For Wrongful/Fraudulent Listing
- Send a prompt written denial and demand correction.
- Secure certified copies/screenshots/official extracts of filings showing your name.
- Avoid informal negotiations without paper trail.
- Consider parallel steps: corporate demand + SEC complaint route, depending on urgency and cooperation.
- Preserve evidence of signature specimens and any proof of identity misuse.
XI. Non-Stock Corporations, Foundations, Condo Corporations, and Special Entities
The same core principles apply (directors/trustees listed in GIS and corporate filings), but specifics vary:
- Non-stock corporations: trustees, members’ actions, and bylaw rules are central.

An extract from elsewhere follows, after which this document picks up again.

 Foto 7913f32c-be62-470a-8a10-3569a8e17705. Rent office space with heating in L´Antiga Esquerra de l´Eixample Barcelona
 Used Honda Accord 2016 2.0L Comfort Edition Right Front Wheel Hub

- Condominium corporations / homeowners associations: often have special bylaw frameworks and regulatory overlays; board composition and elections can be contentious.
- Corporations with regulated activities: additional fit-and-proper rules and disqualification grounds may apply, making board changes reportable more quickly and with additional documents.

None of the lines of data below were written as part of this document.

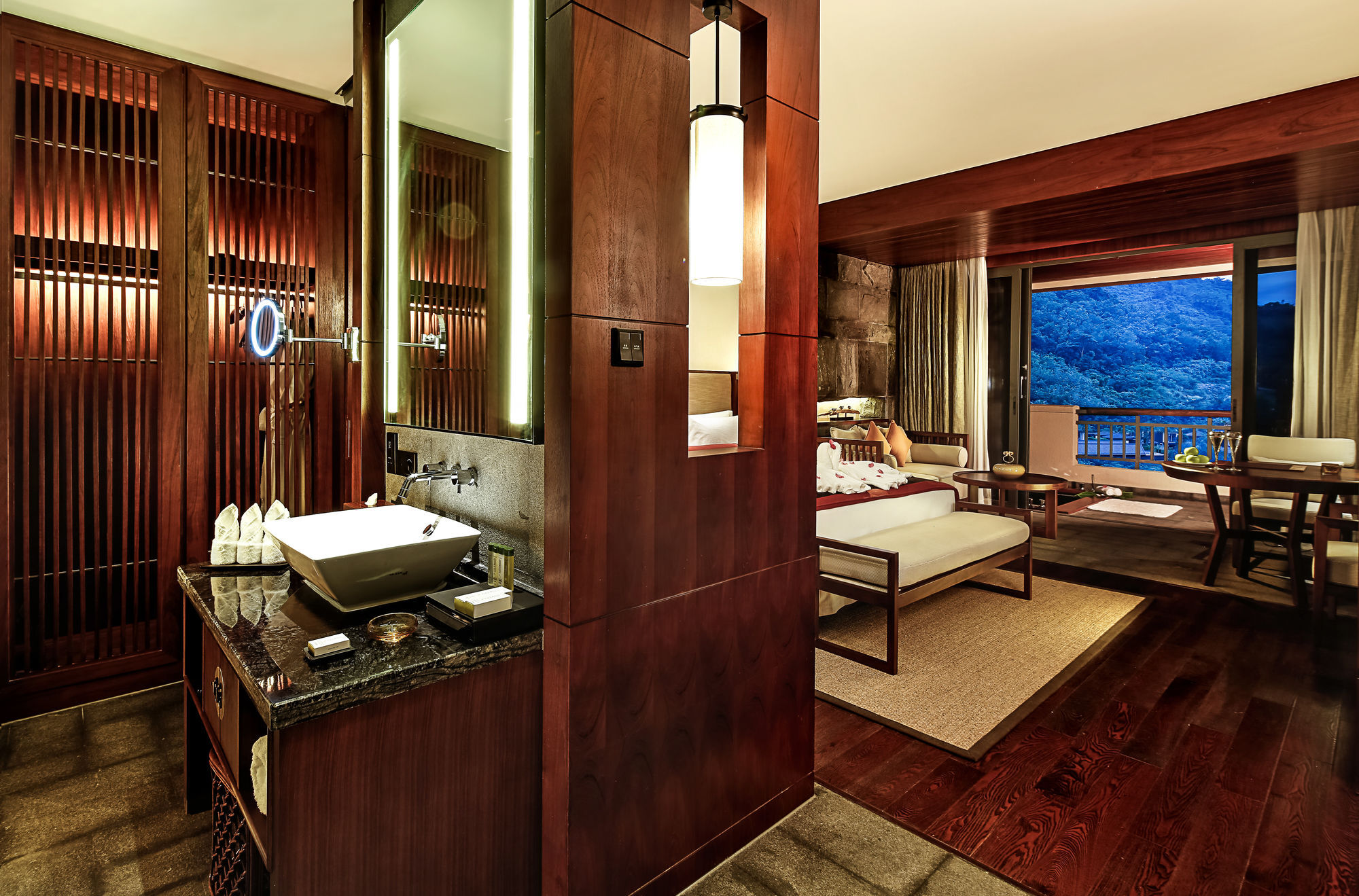 Doubletree Resort By Hilton Hotel Hainan - Qixianling Hot Spring Baoting Екстериор снимка
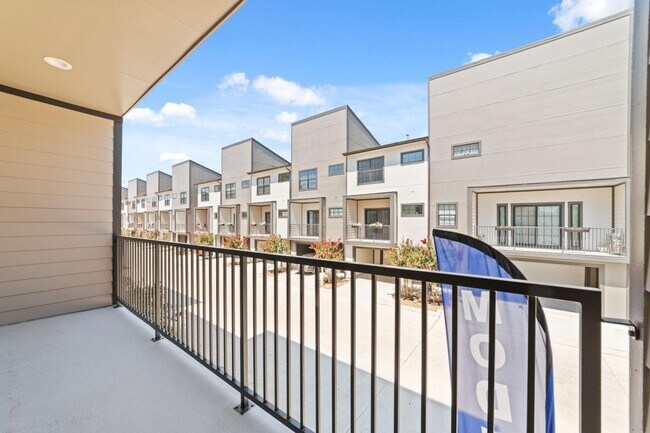 Photo - 11936 N Hoa Sen Cir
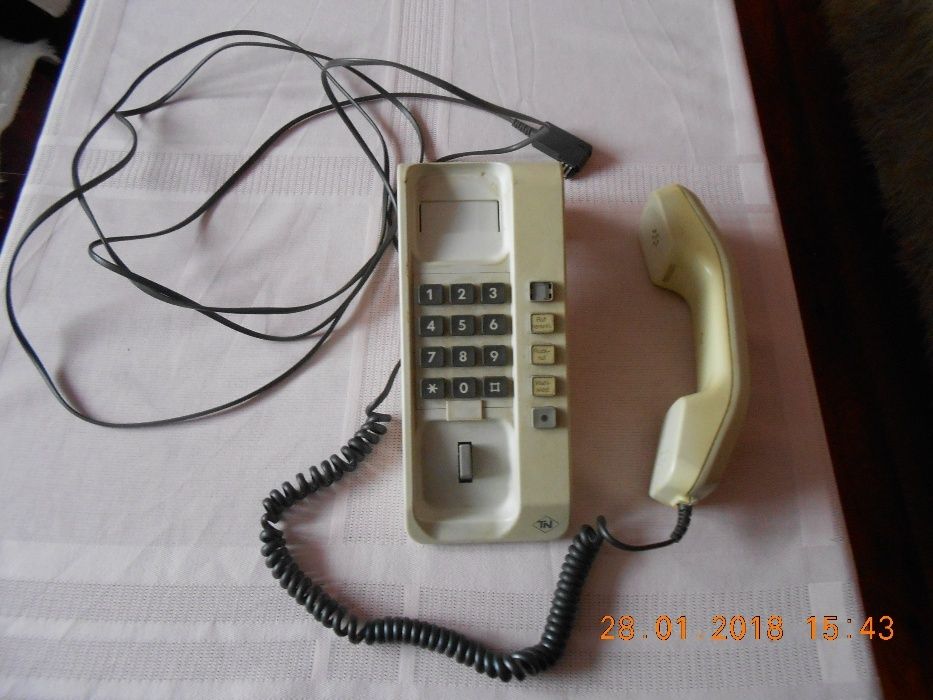 Sprzedam bardzo stary telefon niemiecki TELENORMA TC 91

XII. Remedies and Reliefs: What You Can Realistically Achieve
A. Administrative/Corporate Compliance Outcome
- Updated GIS and SEC filings no longer list your name.
- Annotated or corrected internal corporate records show your resignation/removal or correction.
B. Compulsory/Adjudicative Outcome
Where there is non-cooperation, fraud, or dispute:
- an order compelling correction of filings,
- a ruling declaring the true board composition,
- sanctions for falsified filings and responsible persons,
- possible damages (if pursued in the proper forum).
XIII. Core Takeaways
- SEC records reflect corporate filings, so “removal of name” is achieved through proper corporate action + updated SEC submissions.
- If you were a genuine director, the clean route is resignation/removal procedures under the RCC and bylaws, documented by minutes and certifications and reflected in the GIS.
- If you were wrongfully listed, the issue becomes correction of false filings, potentially involving SEC enforcement and possibly court action for intra-corporate disputes and/or falsification-related remedies.
- The decisive factor is whether the listing is legitimate but outdated versus unauthorized/fraudulent—each has a different legal path and evidentiary burden.